-- Yang Akan Dikerjakan --
- A) Jawablah pertanyaan berikut berdasarkan artikel tentang IMSS:
(i) Di mana letak Tanjung Mangkalihat menurut artikel?
(ii) Pada tahun berapa IMSS mulai difungsikan di kawasan Tanjung Mangkalihat?
(iii) Apa fungsi RADAR di IMSS?
- B) Sebutkan semua pihak yang terintegrasi dengan CSS menurut artikel tentang IMSS.
- C) Sambung artikel tentang IMSS di Tanjung Mangkalihat, mulai dari kalimat terakhir yang tercantum.

-- Artikel --
==========
Untuk kepentingan strategis
tersebut, Kementerian Pertahanan RI bersama TNI AL menempatkan piranti
khusus di berbagai titik pantau strategis. Salah satunya di Tanjung
Mangkalihat, bagian paling timur dari Pulau Kalimantan.
Piranti tersebut dinamakan Integrated Maritime Surveillance System (IMSS).
IMSS merupakan suatu sistem pengawasan maritim yang terintegrasi antara Coastal Surveillance Station (CSS) atau stasiun pengawas di darat dengan sentra pengawasan lainnya.
"CSS terintergrasi dengan Kapal Perang
Indonesia (KRI), Regional Command Center (RCC) atau pusat pengendalian
regional, dan Fleet Command Center (FCC) atau pusat pengendalian
armada," kata Komandan Lanal Sangatta, Letkol Laut (E) Yudhi Bramantyo,
didampingi Komandan Pos TNI AL Tanjung Mangkalihat, Letda Laut (P)
Machfudz Azhari.
Fungsi IMSS adalah untuk kewaspadaan di bidang
maritim (maritime domain awareness), yaitu mengamankan wilayah perairan
Indonesia, khususnya yang berada di daerah yang padat untuk melintas
kapal-kapal yang keluar masuk Selat Malaka (ALKI I) dan Selat Makassar
(ALKI II), dan perairan wilayah Indonesia (melalui KRI)
Untuk
kawasan Tanjung Mangkalihat, IMSS mulai difungsikan tahun 2010. Berbagai
peralatan yang berada di IMSS antara lain Radio Detection and Ranging
(RADAR) yang berfungsi sebagai deteksi kontak yang berada di atas
permukaan laut (kapal-kapal).
"Ada pula Automatic Identification
Station (AIS) yang berfungsi sebagai pemberi informasi tentang nama
kapal dan nama panggilan kapal, nomor IMO, dimensi dan tipe kapal, draft
kapal, waktu keberangkatan dan kedatangan kapal, tujuan kapal, posisi
Lintang Bujur, halu kapal, dan kecepatan kapal," kata Danlanal.
==========
Baris dari dataset segmentasi:

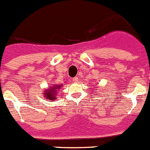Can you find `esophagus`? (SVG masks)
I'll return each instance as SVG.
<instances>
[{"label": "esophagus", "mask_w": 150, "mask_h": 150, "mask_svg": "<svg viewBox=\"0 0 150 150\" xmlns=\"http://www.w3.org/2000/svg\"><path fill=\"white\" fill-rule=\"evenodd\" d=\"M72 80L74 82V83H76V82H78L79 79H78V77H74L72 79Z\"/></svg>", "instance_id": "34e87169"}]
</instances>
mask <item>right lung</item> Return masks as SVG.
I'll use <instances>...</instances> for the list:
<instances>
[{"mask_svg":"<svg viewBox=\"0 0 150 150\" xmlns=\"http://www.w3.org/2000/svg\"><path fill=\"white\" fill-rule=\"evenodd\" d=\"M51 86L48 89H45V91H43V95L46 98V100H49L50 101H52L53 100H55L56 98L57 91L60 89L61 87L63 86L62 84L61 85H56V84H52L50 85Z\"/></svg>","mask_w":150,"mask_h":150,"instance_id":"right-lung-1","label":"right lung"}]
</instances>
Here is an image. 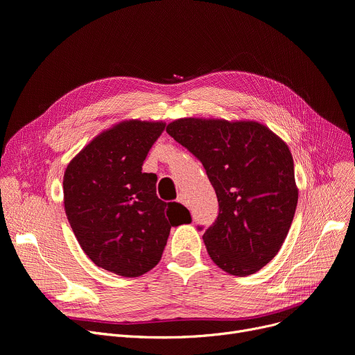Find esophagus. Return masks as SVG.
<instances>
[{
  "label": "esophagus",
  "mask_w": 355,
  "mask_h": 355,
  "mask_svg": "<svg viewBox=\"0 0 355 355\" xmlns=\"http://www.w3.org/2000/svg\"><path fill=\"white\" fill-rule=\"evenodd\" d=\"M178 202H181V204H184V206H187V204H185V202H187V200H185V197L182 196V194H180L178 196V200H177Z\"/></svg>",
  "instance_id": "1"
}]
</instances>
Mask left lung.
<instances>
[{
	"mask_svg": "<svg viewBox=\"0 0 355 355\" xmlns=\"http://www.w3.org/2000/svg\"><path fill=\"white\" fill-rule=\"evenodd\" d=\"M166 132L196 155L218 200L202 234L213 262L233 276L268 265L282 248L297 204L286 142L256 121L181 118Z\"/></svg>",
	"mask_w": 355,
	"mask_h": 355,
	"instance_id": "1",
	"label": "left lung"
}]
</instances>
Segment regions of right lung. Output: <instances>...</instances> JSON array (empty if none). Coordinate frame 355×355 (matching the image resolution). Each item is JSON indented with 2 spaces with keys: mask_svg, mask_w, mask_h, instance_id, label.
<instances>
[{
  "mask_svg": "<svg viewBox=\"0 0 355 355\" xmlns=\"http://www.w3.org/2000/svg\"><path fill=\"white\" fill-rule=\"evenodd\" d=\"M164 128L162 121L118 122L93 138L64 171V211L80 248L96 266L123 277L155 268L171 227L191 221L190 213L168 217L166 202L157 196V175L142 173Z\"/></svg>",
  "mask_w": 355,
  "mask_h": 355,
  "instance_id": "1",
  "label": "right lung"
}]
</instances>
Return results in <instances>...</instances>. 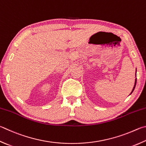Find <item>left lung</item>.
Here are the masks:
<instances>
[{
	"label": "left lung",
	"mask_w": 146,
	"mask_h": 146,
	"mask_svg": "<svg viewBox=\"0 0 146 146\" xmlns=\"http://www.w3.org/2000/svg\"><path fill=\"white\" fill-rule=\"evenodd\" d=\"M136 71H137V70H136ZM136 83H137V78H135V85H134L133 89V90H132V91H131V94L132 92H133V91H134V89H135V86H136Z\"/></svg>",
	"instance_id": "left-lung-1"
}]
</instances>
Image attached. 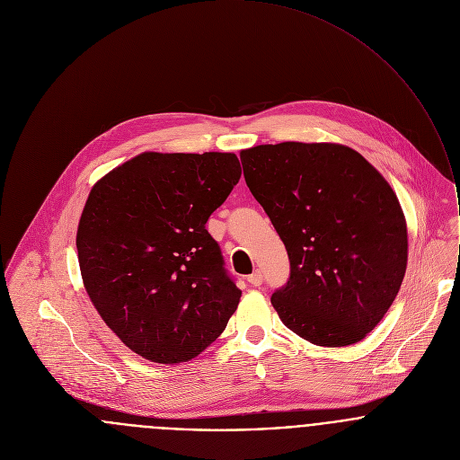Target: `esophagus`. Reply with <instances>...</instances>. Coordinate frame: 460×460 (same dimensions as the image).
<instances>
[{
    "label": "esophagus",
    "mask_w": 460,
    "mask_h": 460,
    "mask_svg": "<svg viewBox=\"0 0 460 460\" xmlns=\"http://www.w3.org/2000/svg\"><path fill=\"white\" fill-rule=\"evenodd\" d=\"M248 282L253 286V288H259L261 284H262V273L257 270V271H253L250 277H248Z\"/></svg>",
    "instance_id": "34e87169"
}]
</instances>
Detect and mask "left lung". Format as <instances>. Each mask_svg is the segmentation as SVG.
==========
-- Hasil Akhir --
- A)
(i) Di bagian paling timur Pulau Kalimantan.
(ii) Tahun 2010.
(iii) Sebagai deteksi kontak yang berada di atas permukaan laut (kapal-kapal).

- B) Kapal Perang Indonesia (KRI), Regional Command Center (RCC), Fleet Command Center (FCC)

- C)
Data-data
tentang kapal selalu diperbarui dalam periode tertentu pada skala
internasional. Sehingga kapal-kapal yang tidak terdaftar bisa
didefinisikan sebagai kapal tak dikenal. Kapal rakyat pun tetap
terdeteksi dalam radar ini.
IMSS dilengkapi dengan VHF Radio yang
berfungsi sebagai alat komunikasi dengan kapal-kapal yang melintas di
sekitar stasiun pengawas di darat. Plus HF Radio yang berfungsi sebagai
backup data komunikasi ke RCC apabila VSAT tidak bisa digunakan dan juga
sebagai alat komunikasi dengan RCC ataupun dengan kapal-kapal yang
melintas di sekitar CSS
Ada pula Day Camera (kamera siang hari)
dan FLIR camera (kamera malam hari) yang berfungsi untuk mengambil
gambar (memotret) kapal-kapal yang melintas di sekitar CSS. "Kamera
tersebut bisa digerakkan langsung dari RCC maupun FCC tanpa memberi tahu
CSS," kata Machfudz.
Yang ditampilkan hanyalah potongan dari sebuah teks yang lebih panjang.